Squash Blossoms stuffed with goat cheese and fried with a beer batter coating is nothing short of magical. Making these at home can only be accomplished if you have access to squash blossoms which can be difficult if you don’t have a garden. So, when I saw these at the Park City Farmer’s Market, I bought them and then rushed home to stuff them, fry them and eat them! The first time I had squash blossoms was at a French restaurant in Salt Lake City with the two people I most love to eat with, and it was one of those moments where you feel like the entire universe is conspiring to make you happy. You’re with people you love, eating something absolutely wonderful with a glass of some lovely wine in front of you. It really doesn’t get any better than that!
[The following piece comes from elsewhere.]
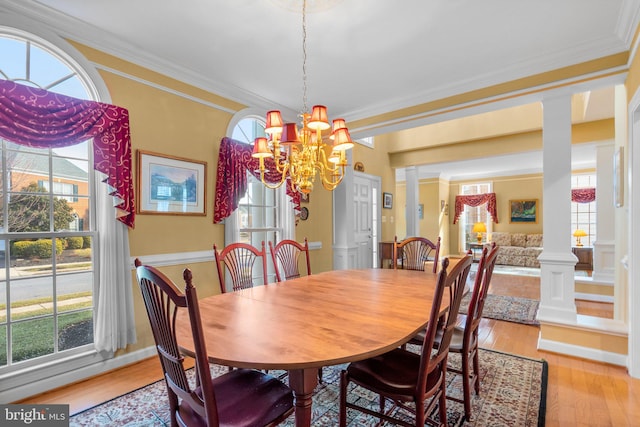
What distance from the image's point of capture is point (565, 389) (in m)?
2.19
PrintFried Squash Blossoms with Goat Cheese
Crispy fried squash blossoms stuffed with goat cheese
Ingredients
12 male zucchini blossoms, stamens removed
5 ounces fresh goat cheese
1 T heavy cream
1/4 t salt
1/2 C all purpose flour
3/4 C Pilsner beer or club soda
Sea salt for serving
Instructions
Remove stamens from squash blossoms and rinse under cold water
Divide the goat cheese into 12 small sections and roll into balls
Place the goat cheese in the base of the flower and twist the top to keep it in place
Mix the salt and flour together, add the beer and stir until almost smooth
Heat about 2 inches of oil in a large pot until a deep fry thermometer reads 350 degrees
Dredge the blossoms in the batter, gently shaking off the excess and place in in the oil without crowding the pan
Let cook for about a minute or so, then flip and let the other side cook, 2 or 3 minutes total
Transfer to paper towels to drain
Sprinkle with sea salt
These babies are not very hardy. They need to be cooked as quickly as you can after you get them home. If you can’t cook them immediately, place them in ice water in a glass in the refrigerator. They are a bit of trouble to make, but so very worth it.